[[ Document passage, beginning ]]

I can remember two occasions off the top of my head that I’ve done exactly the same thing you have and gone wide/run off the road wide of a car, and was never at risk of crashing or being hit. You realised quickly that you’d run too wide and then made exactly the right choice and executed it spot on.
Everyone’s misjudged/made a mistake.
If only the same excuse was extended to many of the car drivers we see pilloried on these pages. Imagine if this was a car coming down the hill and the roles were reversed, the range rover was the cyclist, the cyclist was a car coming the other way. I imagine the comments would be of a soemwhat different tenor…..
DaveE128
Looks to me that maybe you
Looks to me that maybe you didn’t go into the bend wide enough?
Redvee
keirik wrote:Looks to me like you were watching your mate rather than the bend and that’s why you ended up in the same place.I was ahead of this incident as this was my first descent of the gorge and wanted a bit of space around me, I knew there were plenty of bends and they were a lot tighter and slower the nearer the bottom you got. When we all grouped up and found out about this I did ask if anybody wanted to see if my disc rotors were warm.
davel
MrBlackwell wrote:
MrBlackwell wrote:I do remember seeing the car and making the choice to go in front while I could rather than risk losing it a split second later and actually hitting it…a decision that ultimately paid off seeing I didn’t hit the car, rock face or anything else and in fact brought my ride straight back onto the road…Everyone’s misjudged/made a mistake.
I can remember two occasions off the top of my head that I’ve done exactly the same thing you have and gone wide/run off the road wide of a car, and was never at risk of crashing or being hit. You realised quickly that you’d run too wide and then made exactly the right choice and executed it spot on.
MrBlackwell
I am that rider!
I am that rider!Whilst I hold my hands up to that fact it’s 100% all my fault..
Most definitely I wasn’t speeding up and was actually slowing down.. Just not enough!
I am familiar with that road and have ridden it many times so I just can’t explain what happened and why.
I do remember seeing the car and making the choice to go in front while I could rather than risk losing it a split second later and actually hitting it…a decision that ultimately paid off seeing I didn’t hit the car, rock face or anything else and in fact brought my ride straight back onto the road and carried on down to the cafe where I suffered suitable amounts of egg on face.

[[ Document passage, end ]]

▸ Study questions
(1) According to the forum thread, why was Redvee riding ahead of the incident?
(2) Print the stretch of the forum thread from "If only the" through "soemwhat different tenor…..".

[[ Data extracts, beginning ]]

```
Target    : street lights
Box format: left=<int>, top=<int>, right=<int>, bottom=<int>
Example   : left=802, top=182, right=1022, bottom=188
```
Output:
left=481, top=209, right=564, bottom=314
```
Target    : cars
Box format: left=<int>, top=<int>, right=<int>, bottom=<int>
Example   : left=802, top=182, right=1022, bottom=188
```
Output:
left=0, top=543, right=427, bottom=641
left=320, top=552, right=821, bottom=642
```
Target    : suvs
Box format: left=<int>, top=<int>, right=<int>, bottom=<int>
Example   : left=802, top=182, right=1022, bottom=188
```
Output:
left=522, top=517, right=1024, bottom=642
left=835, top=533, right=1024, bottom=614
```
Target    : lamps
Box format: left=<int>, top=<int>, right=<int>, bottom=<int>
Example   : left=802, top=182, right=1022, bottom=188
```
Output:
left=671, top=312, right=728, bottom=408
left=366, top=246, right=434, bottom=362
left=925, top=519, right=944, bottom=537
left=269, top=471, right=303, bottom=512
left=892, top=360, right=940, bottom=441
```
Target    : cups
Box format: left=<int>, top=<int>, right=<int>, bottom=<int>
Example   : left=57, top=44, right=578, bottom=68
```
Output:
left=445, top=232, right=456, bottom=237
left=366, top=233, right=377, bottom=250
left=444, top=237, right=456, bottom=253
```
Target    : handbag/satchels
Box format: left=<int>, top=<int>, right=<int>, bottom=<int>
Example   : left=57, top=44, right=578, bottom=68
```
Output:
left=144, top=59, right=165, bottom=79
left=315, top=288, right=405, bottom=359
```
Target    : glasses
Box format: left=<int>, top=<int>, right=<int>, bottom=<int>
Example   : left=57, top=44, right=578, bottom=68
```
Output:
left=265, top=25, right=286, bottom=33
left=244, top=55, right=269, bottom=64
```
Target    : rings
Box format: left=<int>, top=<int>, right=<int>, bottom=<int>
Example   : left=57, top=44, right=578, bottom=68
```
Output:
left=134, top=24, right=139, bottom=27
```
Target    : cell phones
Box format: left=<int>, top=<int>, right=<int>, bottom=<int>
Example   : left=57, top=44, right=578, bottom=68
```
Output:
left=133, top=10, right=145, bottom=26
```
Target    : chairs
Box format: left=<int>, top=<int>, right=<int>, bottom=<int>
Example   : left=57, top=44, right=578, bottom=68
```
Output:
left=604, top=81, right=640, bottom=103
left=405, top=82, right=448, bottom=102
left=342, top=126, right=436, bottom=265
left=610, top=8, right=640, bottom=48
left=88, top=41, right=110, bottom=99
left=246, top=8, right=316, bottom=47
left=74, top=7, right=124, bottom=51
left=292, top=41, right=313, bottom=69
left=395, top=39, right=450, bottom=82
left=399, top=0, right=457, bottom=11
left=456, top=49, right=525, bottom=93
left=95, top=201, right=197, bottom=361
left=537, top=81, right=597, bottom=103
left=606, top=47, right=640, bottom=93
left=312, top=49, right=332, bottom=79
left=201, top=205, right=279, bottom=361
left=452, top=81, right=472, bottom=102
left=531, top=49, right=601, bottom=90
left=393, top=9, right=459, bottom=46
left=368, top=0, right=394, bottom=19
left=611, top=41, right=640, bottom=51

[[ Data extracts, end ]]

▸ Results for each task
(1) It was Redvee's first descent of the gorge, and Redvee wanted a bit of space around them. Redvee knew there were plenty of bends and that they got a lot tighter and slower nearer the bottom.

(2)
If only the same excuse was extended to many of the car drivers we see pilloried on these pages. Imagine if this was a car coming down the hill and the roles were reversed, the range rover was the cyclist, the cyclist was a car coming the other way. I imagine the comments would be of a soemwhat different tenor…..